What to work on = Reproduce verbatim the passage of the edge-weight explanation from "enter image description" to "to be 8/(8+2/11).".

═══ Document section ═══

The Problem with your Problem

I do not think your solution can work in the way you are trying to do it. I demonstrate why first, then I propose an alternative solution below.

Consider this code:

import networkx as nx
import matplotlib.pyplot as plt
import random

# Set up a graph with random edges and weights

G = nx.barabasi_albert_graph(6, 2, seed= 3214562)
for u,v in G.edges_iter():
    G[u][v]['weight'] = int(random.random() * 10)

pos = nx.spring_layout(G)

nx.draw(G, pos)

It produces this figure:

enter image description here

Consider node 1. It has two edges whose weights are 2 and 9 respectively. We should adjust the weights to 2/11 and 9/11 respectively.

Next consider node 4. It now has two edges with weights 2/11 and 8 respectively. The first weight is fixed from the previous calculation so we basically adjust the second weight to be 8/(8+2/11).

We now have three edges whose weights are adjusted and fixed. We now repeat this for nodes 0, 3, and 5. By the end of the process, all the edges around node 2 have been readjusted and fixed, but they will not sum up to 1, unless by a remarkable coincidence. In a larger graph, of course, this problem would arise much faster.

═══ Dataset extract ═══

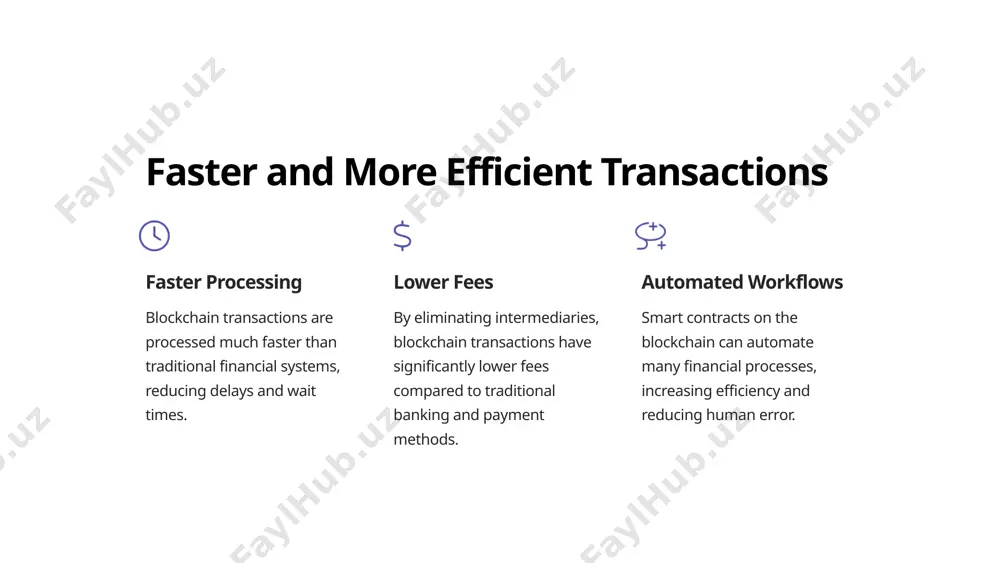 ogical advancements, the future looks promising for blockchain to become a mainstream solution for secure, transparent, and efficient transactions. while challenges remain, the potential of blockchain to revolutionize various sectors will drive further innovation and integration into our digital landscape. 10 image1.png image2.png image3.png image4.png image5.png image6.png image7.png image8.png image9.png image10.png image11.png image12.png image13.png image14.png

═══

Your solution =
enter image description here

Consider node 1. It has two edges whose weights are 2 and 9 respectively. We should adjust the weights to 2/11 and 9/11 respectively.

Next consider node 4. It now has two edges with weights 2/11 and 8 respectively. The first weight is fixed from the previous calculation so we basically adjust the second weight to be 8/(8+2/11).